Outsourcing saves time and money, and helps to avoid risk. The promised benefits of outsourced security can be very attractive to businesses. The potential to increase network security without hiring more people and spending more money is one of the reasons outsourcing is becoming more popular. The primary argument for outsourcing is financial as a company can get the security expertise it needs at a smaller cost by hiring someone else to provide it. One of the major dificulties in decing to outsource is who to get to do the work for you, the potential risks of outsourcing can be considerable.
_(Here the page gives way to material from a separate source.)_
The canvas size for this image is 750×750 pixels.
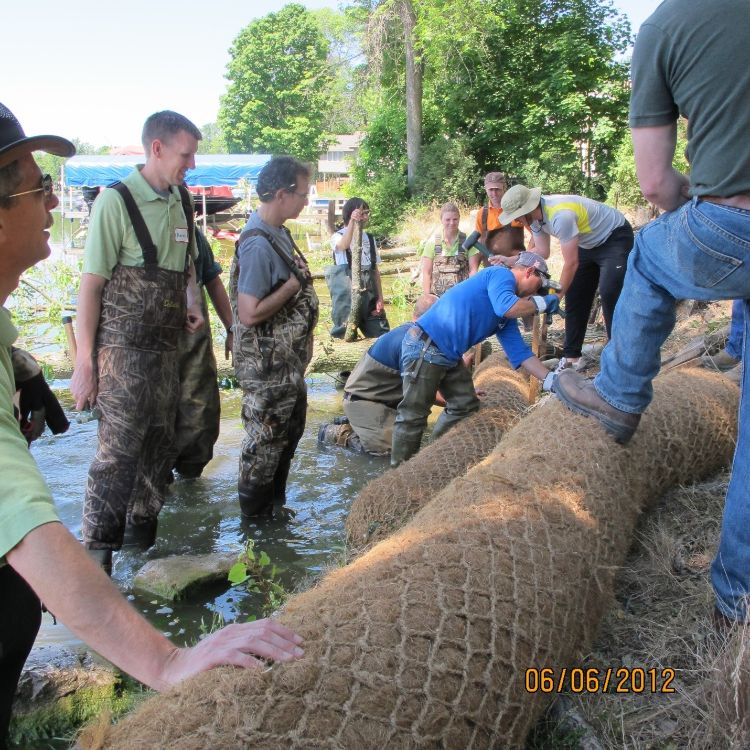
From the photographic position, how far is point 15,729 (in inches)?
124

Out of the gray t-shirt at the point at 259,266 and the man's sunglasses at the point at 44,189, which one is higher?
the man's sunglasses at the point at 44,189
Stories of managed security companies going out of business, and bad experiences with outsourcing other areas of IT, show that selecting the wrong outsourcer can be a costly mistake.When decising to outsoruce the risk levels of potential vendors must be identified "Key information security considerations that should be tracked as part of this stage include: Information Security Policies, Audit Results and Methods, Standards and Certifications, Technical Controls, Security Architecture, Local Regulatory Compliance Requirements and Law Enforcement Practices" (A CISO’s Guide to Security Outsourcing (2009))

RFPs
The RFP document is one of the most important documents in the vendor selection process. The RFP defines the work to be done and the additional conditions to be met in order to win a contract.

Evaluation
An outsourcing evaluation should follow a disciplined, managerial approach from planning through negotiation and implementation, to ongoing management of the relationship

Contract award
The legal basis of any outsourcing agreement is of course the contract. This determines the legal parameters of the service and the responsibilities of each party

Exit strategies
It is important to plan your exit strategy before you buy. It’s critical to plan how you’ll get out of an outsourcing contract should the need arise. An exit strategy would be necessary if outsourcing the implementation of an information security blueprint because you may not like the blueprint and by having an exit strategy you are not stuck with it.
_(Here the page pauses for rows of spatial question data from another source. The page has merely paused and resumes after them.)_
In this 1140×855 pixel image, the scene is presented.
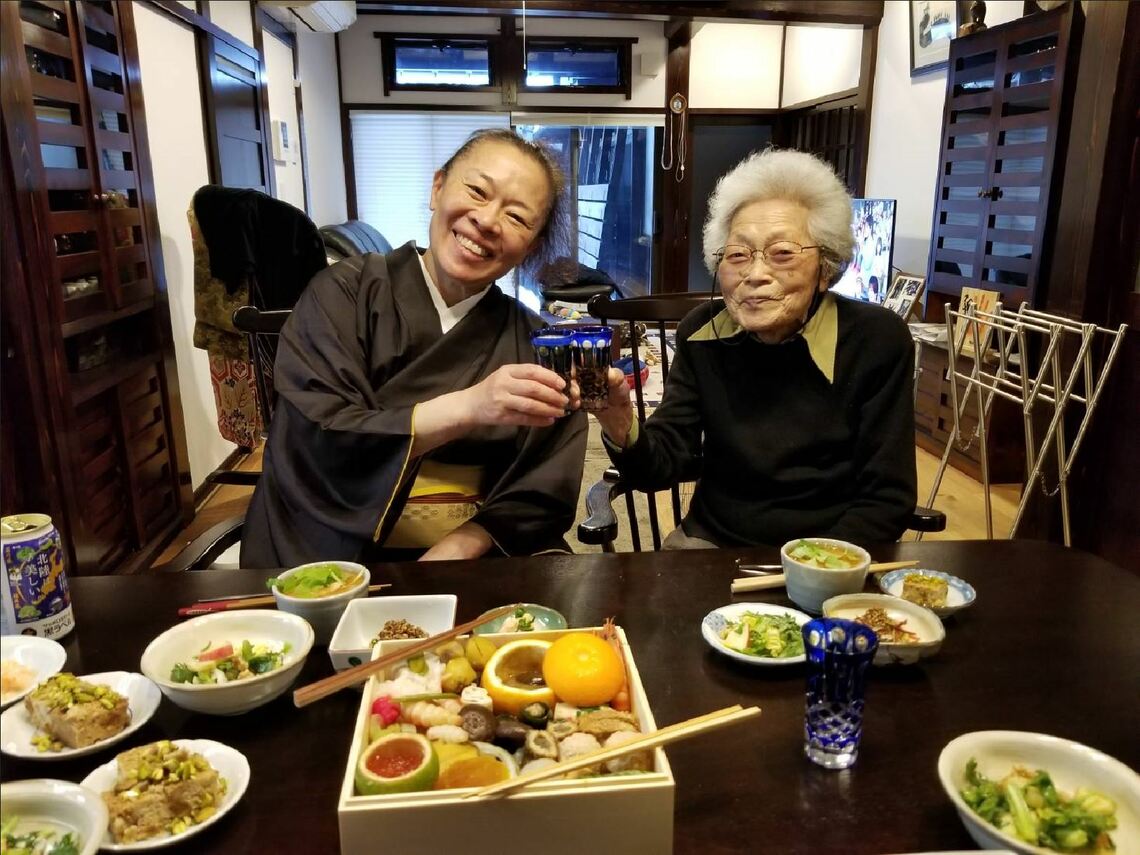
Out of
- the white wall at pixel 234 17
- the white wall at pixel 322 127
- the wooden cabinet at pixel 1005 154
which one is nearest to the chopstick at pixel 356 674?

Physical Security - Week 9

In your blog, reflect on your understanding of the content in section 9.
Physical security describes both measures that prevent or deter attackers from accessing a facility, resource, or information and it provides information on how to prevent an attack from occuring to your information. It can be as simple as a locked door or as elaborate as multiple layers of armed security guards and multiple security safeguards, such as passwords updated daily, alarms, motion detectors or biometrics such as finger print varification. A good example of physical security is an automatic teller machine which is protected by spoiling the money inside when they are attacked. Money tainted with a dye could act as a flag to the money's unlawful acquisition. One of the main goals with physical security is to convince potential attackers that the likely costs of attack exceed the value of making the attack. There are at least four layers of physical security: Environmental design, Mechanical and electronic access control, Intrusion detection and Video monitoring.
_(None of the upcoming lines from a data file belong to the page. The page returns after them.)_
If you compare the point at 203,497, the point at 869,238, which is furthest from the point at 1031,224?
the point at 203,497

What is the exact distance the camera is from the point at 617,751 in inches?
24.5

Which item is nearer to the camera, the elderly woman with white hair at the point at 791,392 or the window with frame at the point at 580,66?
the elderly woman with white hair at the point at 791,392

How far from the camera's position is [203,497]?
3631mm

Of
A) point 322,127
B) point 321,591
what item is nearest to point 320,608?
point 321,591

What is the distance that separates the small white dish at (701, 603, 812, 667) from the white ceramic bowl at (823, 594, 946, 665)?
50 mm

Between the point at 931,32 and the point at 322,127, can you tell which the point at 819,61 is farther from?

How safe is the data on your computer, especially if your computer is lost or stolen?
I dont think the data on my computer would be very safe, the computer I have is sort of older, so not as high tech as most of the computers on the market today... I think if there are people out there who can hack into security networks of major companies, and even countries, then my desk top wont stand a chance... not that there is anything of value on here, mostly essays, lecture notes and family photos, more sentimental value.






If you were working for a large multinational business or government department, what measures do think might be in place to mitigate the risks of physical theft or loss?


Key cards, security passowrds that are changed daily or weekly at least, finger scans, or eye scans, voice recognition, survelance cameras, i think that the networks would all be connected to a computer that can detect if something is going on that shouldnt be.